■ **INSTRUCTIONS TO FOLLOW**
All that should be output is the block of lines below from the line with "scientific name: Rattus" to the line with "family: Cuniculidae", both included, exactly as written.

⟨

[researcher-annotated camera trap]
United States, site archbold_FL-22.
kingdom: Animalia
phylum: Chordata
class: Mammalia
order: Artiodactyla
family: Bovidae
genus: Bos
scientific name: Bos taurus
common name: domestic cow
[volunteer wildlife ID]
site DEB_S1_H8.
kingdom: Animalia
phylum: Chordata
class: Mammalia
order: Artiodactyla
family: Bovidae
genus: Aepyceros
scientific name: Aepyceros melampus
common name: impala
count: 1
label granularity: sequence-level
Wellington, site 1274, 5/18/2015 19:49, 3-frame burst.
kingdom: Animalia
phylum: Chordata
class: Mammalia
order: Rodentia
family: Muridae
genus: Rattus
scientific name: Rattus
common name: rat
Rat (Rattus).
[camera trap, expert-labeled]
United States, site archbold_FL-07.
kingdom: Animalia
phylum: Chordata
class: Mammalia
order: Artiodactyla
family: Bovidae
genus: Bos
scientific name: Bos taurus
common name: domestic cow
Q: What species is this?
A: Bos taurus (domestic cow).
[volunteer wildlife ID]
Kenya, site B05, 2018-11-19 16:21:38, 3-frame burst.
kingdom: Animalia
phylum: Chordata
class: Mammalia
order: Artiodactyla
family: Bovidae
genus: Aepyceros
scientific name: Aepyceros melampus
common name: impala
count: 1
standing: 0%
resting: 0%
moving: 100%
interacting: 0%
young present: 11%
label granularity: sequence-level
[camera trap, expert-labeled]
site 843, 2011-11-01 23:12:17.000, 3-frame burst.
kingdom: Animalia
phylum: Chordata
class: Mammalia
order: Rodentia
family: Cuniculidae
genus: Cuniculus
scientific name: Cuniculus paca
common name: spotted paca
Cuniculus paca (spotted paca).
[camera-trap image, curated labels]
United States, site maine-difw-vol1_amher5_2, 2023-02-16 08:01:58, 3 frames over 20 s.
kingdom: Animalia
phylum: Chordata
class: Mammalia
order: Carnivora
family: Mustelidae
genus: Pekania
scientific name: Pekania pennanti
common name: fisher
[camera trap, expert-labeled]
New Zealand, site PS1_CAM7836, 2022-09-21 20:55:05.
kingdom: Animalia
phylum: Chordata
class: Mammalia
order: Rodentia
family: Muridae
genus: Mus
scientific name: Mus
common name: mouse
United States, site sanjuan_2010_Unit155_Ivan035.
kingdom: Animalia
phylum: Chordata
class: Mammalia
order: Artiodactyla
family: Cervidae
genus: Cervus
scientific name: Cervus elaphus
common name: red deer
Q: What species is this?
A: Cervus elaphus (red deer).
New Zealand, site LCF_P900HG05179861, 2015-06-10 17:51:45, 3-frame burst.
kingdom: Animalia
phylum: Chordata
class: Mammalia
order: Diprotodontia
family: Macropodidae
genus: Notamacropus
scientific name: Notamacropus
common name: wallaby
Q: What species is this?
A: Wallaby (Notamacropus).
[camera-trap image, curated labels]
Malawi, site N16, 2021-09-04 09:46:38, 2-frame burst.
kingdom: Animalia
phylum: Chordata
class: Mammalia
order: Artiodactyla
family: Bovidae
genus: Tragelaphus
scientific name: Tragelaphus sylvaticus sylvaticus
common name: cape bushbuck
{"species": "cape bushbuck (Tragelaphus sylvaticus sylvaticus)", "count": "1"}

⟩

■ **EXERCISE OUTPUT**
scientific name: Rattus
common name: rat
Rat (Rattus).
[camera trap, expert-labeled]
United States, site archbold_FL-07.
kingdom: Animalia
phylum: Chordata
class: Mammalia
order: Artiodactyla
family: Bovidae
genus: Bos
scientific name: Bos taurus
common name: domestic cow
Q: What species is this?
A: Bos taurus (domestic cow).
[volunteer wildlife ID]
Kenya, site B05, 2018-11-19 16:21:38, 3-frame burst.
kingdom: Animalia
phylum: Chordata
class: Mammalia
order: Artiodactyla
family: Bovidae
genus: Aepyceros
scientific name: Aepyceros melampus
common name: impala
count: 1
standing: 0%
resting: 0%
moving: 100%
interacting: 0%
young present: 11%
label granularity: sequence-level
[camera trap, expert-labeled]
site 843, 2011-11-01 23:12:17.000, 3-frame burst.
kingdom: Animalia
phylum: Chordata
class: Mammalia
order: Rodentia
family: Cuniculidae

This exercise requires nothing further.